[Start of section]
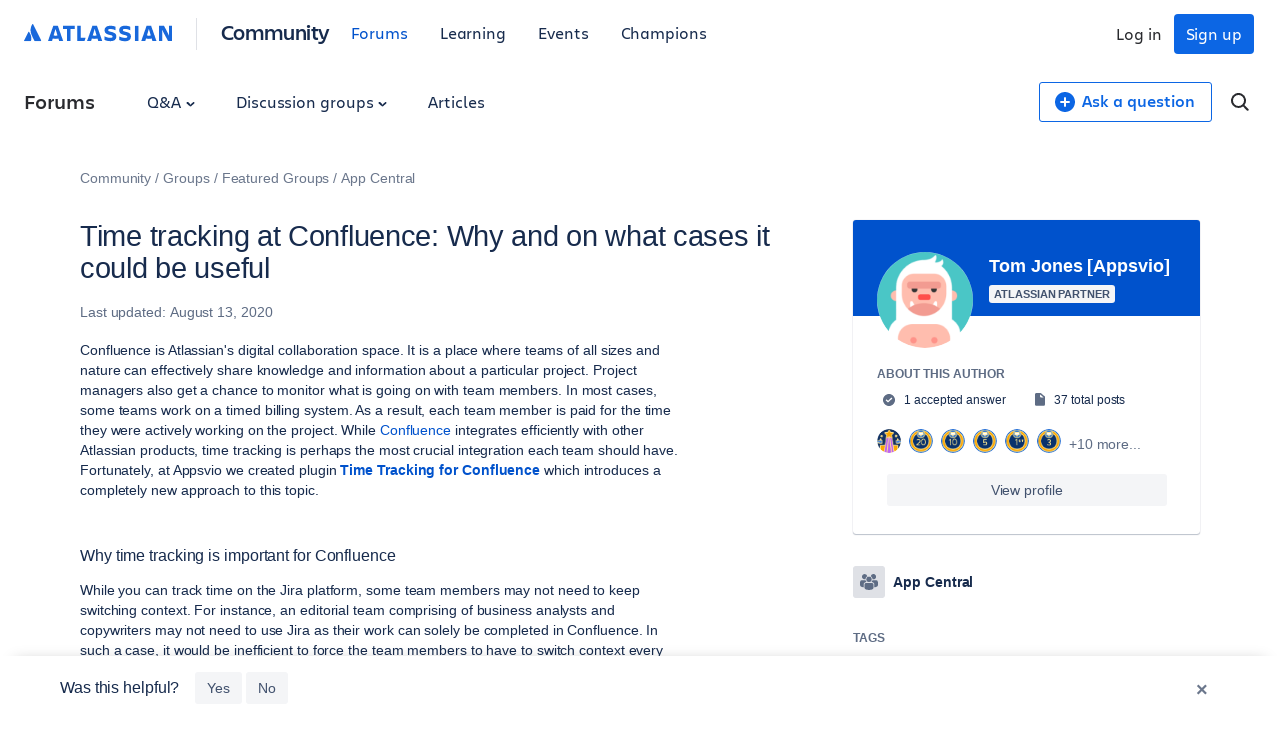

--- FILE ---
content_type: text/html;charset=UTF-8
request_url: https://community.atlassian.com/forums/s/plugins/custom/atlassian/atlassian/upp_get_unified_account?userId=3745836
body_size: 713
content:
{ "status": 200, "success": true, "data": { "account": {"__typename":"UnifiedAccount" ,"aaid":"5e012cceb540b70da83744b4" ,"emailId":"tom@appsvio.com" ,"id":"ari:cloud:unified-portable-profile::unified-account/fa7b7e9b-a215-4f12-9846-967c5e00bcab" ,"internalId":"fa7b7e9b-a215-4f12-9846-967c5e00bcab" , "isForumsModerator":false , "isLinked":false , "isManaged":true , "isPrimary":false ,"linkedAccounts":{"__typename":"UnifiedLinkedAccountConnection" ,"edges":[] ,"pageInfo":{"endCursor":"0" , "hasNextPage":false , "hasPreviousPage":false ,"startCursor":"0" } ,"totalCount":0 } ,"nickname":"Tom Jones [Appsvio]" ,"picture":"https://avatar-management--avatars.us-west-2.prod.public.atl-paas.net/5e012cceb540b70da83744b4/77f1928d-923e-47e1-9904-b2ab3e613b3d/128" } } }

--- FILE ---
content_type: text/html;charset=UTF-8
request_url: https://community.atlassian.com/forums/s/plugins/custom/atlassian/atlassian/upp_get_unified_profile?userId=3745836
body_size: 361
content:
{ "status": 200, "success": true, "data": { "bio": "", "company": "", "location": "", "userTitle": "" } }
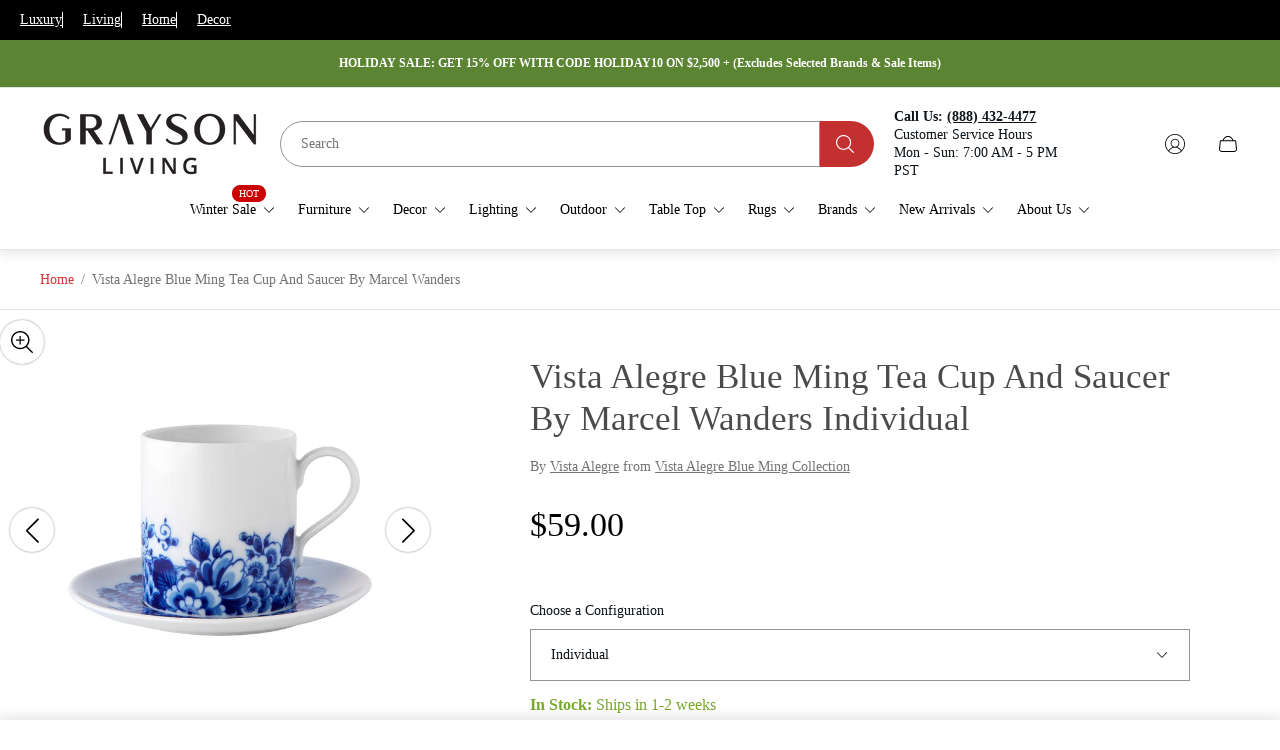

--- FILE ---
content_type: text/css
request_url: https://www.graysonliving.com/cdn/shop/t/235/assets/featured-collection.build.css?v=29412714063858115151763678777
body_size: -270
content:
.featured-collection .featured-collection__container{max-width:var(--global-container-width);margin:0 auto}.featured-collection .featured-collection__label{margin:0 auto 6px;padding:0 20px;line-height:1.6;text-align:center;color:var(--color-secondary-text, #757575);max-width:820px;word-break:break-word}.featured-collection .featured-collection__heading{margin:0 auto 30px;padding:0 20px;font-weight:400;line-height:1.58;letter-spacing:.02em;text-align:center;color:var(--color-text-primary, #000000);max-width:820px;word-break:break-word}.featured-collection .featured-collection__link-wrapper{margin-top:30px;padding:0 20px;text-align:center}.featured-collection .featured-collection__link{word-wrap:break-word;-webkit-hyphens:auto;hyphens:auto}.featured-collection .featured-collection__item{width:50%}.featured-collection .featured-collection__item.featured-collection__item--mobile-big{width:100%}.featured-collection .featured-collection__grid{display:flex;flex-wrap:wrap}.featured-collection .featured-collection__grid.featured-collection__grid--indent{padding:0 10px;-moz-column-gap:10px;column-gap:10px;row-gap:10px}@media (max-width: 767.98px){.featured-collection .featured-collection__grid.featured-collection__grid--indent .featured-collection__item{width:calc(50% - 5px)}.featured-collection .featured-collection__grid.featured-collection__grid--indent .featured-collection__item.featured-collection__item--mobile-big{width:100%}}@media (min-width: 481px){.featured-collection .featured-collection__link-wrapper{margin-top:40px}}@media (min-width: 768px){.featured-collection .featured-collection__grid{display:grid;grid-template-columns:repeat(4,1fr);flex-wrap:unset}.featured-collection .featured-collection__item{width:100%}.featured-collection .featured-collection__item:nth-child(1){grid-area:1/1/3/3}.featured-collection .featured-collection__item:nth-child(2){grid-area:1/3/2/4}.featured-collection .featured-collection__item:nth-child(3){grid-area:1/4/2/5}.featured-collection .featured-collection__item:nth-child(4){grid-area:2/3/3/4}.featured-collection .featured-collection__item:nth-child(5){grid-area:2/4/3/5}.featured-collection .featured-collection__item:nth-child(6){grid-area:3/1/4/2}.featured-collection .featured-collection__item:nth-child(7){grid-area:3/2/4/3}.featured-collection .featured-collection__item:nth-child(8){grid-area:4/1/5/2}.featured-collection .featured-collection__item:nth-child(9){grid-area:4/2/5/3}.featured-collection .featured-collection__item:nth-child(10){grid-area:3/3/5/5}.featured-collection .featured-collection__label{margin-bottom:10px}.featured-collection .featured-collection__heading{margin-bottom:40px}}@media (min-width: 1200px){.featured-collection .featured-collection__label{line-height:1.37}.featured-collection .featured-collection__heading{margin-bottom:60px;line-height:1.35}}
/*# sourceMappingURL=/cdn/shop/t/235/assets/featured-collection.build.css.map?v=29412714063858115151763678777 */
[End of section]
DIRECTIONS FOR THIS TASK: In the listing above, find each line with "success" and copy it.

RESPONSE BELOW:
{ "status": 200, "success": true, "data": { "account": {"__typename":"UnifiedAccount" ,"aaid":"5e012cceb540b70da83744b4" ,"emailId":"tom@appsvio.com" ,"id":"ari:cloud:unified-portable-profile::unified-account/fa7b7e9b-a215-4f12-9846-967c5e00bcab" ,"internalId":"fa7b7e9b-a215-4f12-9846-967c5e00bcab" , "isForumsModerator":false , "isLinked":false , "isManaged":true , "isPrimary":false ,"linkedAccounts":{"__typename":"UnifiedLinkedAccountConnection" ,"edges":[] ,"pageInfo":{"endCursor":"0" , "hasNextPage":false , "hasPreviousPage":false ,"startCursor":"0" } ,"totalCount":0 } ,"nickname":"Tom Jones [Appsvio]" ,"picture":"https://avatar-management--avatars.us-west-2.prod.public.atl-paas.net/5e012cceb540b70da83744b4/77f1928d-923e-47e1-9904-b2ab3e613b3d/128" } } }
{ "status": 200, "success": true, "data": { "bio": "", "company": "", "location": "", "userTitle": "" } }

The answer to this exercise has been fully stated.